→ CONSIGNE A
Dans quelle ville la conférence sur la mission de la religion au 21e siècle a-t-elle été donnée ?

→ TEXTE FOURNI
La mission de la religion au 21ème siècle – un point de vue juif
(Die Aufgabe der Religion im 21. Jahrhundert – eine jüdische Sicht)
Par le Rabbin Tovia Ben-Chorin, Zürich
Conférence donnée le 7 mars 2005 à Strasbourg au Foyer Lecocq dans la cadre de rencontres de l’Union protestante Libérale
(Traduction et résumé par Ernest Winstein)
Au-delà des idéologies du 20è siècle, l’enseignement (die Lehre) de la démocratie, qui est par ailleurs proche du judaïsme, reste d’actualité. L’enseignement de l’égalité (Gleichwertigkeit) entre êtres humains, pour le judaïsme, repose sur la première page de la Bible. Le judaïsme est proche de la théorie scientifique du big-bang originel – mais s’en distingue (la Bible n’a pas de prétention scientifique). La voie de la foi (Emunah) ne s’oppose pas à la conception scientifique, mais ajoute une dimension morale-éthique.
Où passe la frontière entre le progrès humain orienté vers le bonheur, la justice et la paix, et l’instrumentalisation de l’homme en tant que serviteur des sciences ? Le danger d’une idolâtrie existe aussi à l’intérieur de la démarche de la science. Lorsque la science se dispense de toute critique morale elle risque de devenir l’instrument de la politique. Lorsqu’un parti en vient à gouverner il s’emploie à justifier son action et ne se met à l’évaluer que dès lors qu’il perd le pouvoir.

→ LE LISTING
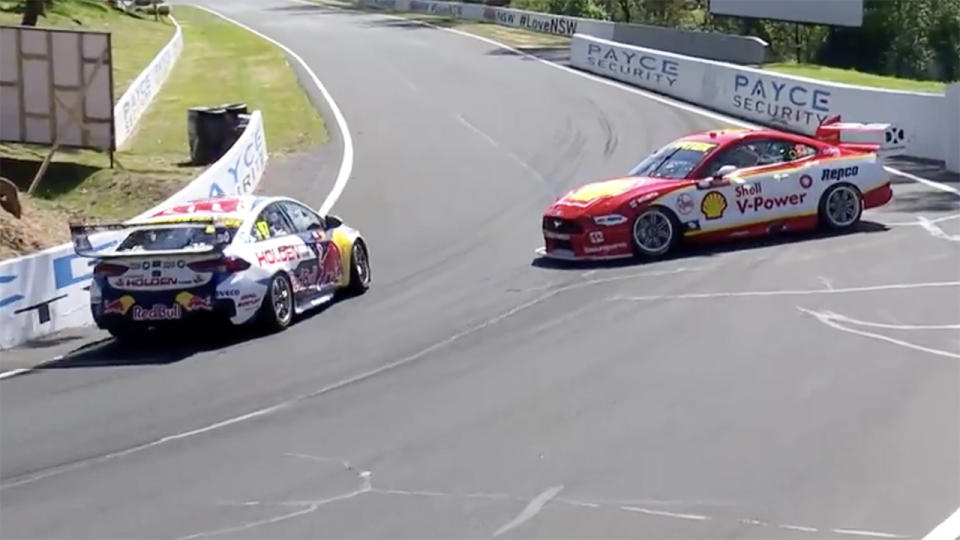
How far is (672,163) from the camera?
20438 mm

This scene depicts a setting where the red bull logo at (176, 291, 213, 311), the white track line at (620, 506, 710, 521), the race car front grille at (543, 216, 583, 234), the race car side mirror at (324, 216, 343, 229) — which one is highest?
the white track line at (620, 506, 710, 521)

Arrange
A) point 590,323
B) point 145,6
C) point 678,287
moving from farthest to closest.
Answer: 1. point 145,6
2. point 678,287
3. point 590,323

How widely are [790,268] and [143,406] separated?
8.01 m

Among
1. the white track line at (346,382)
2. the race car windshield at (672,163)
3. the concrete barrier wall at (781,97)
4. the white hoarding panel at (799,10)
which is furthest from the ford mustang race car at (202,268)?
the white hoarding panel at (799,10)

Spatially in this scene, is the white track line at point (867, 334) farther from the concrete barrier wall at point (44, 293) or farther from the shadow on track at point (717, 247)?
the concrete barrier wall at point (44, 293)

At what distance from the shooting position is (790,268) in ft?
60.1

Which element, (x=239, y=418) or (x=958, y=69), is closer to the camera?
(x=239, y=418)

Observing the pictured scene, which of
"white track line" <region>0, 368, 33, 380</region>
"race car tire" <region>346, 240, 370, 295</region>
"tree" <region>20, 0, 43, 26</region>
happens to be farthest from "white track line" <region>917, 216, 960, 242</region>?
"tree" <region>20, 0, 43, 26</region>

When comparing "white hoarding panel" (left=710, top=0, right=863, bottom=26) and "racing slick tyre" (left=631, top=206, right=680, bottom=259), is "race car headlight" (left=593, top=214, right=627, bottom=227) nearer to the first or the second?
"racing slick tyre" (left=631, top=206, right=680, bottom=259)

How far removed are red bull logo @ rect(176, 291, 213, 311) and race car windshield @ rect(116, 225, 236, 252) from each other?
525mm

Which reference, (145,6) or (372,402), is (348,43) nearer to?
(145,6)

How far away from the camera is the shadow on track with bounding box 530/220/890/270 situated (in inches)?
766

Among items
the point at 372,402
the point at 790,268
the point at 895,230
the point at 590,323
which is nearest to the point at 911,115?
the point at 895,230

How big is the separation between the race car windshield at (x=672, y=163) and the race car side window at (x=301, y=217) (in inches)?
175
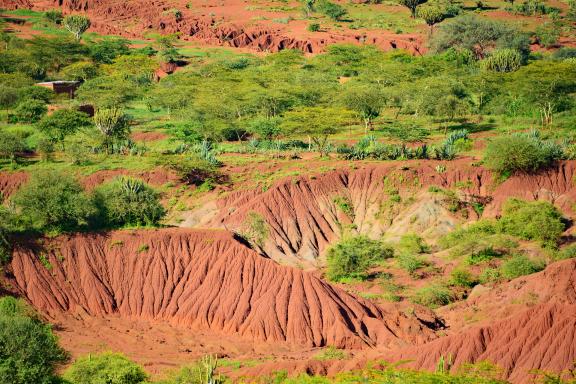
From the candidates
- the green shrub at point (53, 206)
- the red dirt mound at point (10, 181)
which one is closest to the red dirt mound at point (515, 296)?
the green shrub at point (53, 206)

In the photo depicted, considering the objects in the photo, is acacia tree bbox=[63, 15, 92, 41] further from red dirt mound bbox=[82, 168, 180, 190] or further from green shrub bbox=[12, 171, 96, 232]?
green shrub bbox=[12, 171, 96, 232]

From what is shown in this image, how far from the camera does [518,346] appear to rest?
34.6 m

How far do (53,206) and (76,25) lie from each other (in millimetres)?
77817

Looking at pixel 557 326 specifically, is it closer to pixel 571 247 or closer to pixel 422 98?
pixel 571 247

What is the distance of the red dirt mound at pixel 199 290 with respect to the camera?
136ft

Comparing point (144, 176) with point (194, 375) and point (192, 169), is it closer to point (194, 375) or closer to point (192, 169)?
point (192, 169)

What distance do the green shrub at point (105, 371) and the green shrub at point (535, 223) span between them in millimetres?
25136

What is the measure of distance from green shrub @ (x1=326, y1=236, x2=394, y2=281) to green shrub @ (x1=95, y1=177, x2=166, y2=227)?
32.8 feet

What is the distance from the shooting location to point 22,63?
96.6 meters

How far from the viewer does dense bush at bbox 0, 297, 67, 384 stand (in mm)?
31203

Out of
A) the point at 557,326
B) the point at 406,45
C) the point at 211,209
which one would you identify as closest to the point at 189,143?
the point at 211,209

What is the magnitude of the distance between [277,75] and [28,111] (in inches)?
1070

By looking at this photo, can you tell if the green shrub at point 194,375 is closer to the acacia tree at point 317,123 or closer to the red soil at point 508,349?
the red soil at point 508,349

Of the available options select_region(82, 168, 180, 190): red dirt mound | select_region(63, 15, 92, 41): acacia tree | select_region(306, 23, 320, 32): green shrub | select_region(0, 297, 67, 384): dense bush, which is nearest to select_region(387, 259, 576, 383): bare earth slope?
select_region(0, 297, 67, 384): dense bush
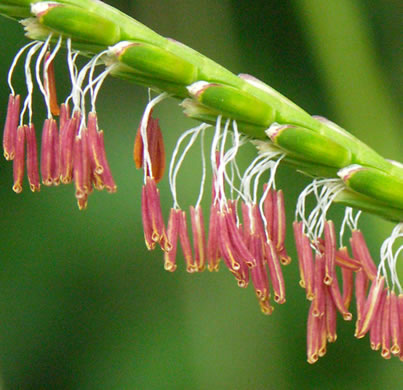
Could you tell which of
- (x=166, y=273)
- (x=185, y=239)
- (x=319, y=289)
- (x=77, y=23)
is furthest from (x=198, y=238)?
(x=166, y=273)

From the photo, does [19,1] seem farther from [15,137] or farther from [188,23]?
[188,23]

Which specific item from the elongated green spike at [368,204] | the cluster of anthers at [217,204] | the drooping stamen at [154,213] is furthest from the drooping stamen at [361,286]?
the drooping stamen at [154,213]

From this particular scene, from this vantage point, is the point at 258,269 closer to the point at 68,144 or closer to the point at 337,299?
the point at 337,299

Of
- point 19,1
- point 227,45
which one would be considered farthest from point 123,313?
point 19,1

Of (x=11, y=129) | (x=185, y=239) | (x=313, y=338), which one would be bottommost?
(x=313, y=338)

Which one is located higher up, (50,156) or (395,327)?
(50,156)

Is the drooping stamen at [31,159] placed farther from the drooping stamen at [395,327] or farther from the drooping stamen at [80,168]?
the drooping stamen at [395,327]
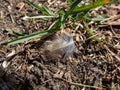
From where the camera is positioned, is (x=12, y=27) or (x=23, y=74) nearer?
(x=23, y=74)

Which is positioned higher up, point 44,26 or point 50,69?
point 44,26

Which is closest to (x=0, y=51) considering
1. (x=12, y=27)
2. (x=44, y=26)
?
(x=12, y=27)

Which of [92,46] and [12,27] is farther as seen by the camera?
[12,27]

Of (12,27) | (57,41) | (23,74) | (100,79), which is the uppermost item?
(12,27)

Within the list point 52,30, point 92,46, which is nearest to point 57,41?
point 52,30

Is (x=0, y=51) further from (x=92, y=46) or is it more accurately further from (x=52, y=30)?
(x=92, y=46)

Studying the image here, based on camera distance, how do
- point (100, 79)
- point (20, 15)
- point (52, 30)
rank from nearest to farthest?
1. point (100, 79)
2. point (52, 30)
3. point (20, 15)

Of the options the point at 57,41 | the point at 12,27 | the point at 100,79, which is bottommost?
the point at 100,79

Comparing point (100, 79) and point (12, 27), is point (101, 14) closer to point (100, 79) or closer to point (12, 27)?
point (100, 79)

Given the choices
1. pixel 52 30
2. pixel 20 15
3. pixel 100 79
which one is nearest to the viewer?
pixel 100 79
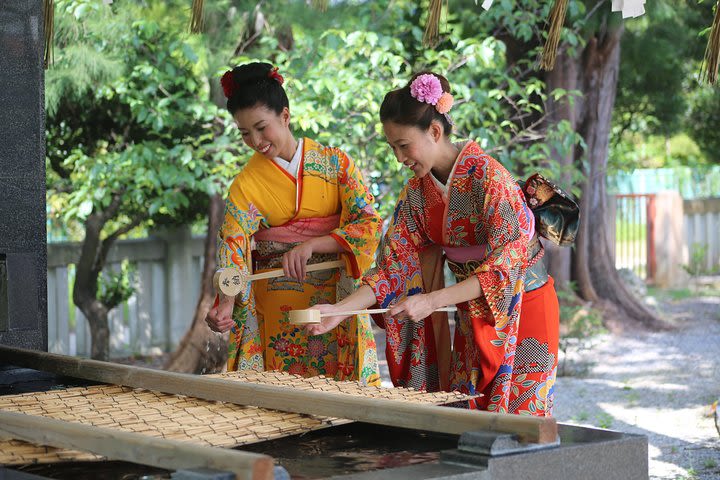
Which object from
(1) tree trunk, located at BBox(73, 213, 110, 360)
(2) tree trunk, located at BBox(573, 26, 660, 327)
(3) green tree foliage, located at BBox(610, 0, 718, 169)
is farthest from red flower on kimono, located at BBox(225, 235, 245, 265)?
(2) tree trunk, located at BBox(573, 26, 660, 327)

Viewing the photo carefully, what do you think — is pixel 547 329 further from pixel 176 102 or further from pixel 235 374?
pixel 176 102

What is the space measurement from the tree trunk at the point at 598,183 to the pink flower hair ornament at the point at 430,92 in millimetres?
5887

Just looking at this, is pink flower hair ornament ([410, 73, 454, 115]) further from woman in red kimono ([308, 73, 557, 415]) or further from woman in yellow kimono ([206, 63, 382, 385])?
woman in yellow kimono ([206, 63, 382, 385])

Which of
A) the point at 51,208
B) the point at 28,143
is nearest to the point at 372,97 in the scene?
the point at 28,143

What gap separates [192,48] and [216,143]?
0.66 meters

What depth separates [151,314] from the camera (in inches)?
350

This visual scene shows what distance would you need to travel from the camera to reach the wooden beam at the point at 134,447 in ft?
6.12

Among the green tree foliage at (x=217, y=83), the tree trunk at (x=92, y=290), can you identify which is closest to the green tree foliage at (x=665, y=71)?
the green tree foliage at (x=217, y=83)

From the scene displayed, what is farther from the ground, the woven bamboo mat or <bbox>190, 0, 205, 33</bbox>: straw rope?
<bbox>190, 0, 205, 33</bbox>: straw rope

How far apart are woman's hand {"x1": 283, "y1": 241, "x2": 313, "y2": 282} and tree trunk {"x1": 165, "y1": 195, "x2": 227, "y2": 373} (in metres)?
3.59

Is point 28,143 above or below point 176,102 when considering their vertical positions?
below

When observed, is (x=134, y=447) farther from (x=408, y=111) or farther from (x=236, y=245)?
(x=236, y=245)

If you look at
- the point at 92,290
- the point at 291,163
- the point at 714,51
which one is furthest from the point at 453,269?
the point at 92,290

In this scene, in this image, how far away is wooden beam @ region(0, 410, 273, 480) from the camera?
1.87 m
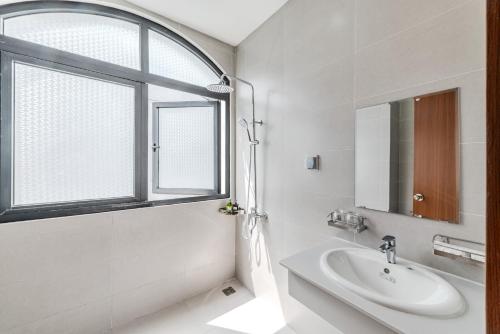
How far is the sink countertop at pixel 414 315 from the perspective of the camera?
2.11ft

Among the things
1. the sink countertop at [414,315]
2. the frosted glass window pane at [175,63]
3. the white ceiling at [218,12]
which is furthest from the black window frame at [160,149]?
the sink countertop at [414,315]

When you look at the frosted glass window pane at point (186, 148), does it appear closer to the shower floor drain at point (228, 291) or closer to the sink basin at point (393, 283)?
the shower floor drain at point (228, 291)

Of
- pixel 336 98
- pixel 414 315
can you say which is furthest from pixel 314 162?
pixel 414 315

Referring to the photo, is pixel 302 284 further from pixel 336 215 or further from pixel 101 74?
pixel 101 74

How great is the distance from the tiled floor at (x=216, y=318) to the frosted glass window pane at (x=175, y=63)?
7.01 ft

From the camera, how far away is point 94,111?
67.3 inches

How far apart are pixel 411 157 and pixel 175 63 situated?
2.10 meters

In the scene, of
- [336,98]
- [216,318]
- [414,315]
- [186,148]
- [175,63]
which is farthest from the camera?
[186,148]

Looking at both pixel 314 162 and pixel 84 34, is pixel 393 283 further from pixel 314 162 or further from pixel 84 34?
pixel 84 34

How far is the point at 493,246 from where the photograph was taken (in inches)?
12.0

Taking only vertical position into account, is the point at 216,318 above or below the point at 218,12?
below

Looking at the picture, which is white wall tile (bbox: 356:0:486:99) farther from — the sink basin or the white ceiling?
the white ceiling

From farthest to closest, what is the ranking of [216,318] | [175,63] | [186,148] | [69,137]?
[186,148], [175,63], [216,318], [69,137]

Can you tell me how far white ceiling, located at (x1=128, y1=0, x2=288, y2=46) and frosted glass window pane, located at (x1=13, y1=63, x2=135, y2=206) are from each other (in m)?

→ CONSIGNE B
Recopiez le listing depuis son début jusqu'à la ligne contenant « 3. point 590,323 » incluse, en remplaçant « the camera » par « the viewer » sans rien modifier d'autre, et sans reproduire les images.

→ RÉPONSE CORRECTE A
À Strasbourg.

→ RÉPONSE CORRECTE B
How far is (672,163) from the viewer?
20438 mm

This scene depicts a setting where the red bull logo at (176, 291, 213, 311), the white track line at (620, 506, 710, 521), the race car front grille at (543, 216, 583, 234), the race car side mirror at (324, 216, 343, 229) — which one is highest?
the white track line at (620, 506, 710, 521)

Arrange
A) point 590,323
B) point 145,6
C) point 678,287
moving from farthest to closest.
Answer: 1. point 145,6
2. point 678,287
3. point 590,323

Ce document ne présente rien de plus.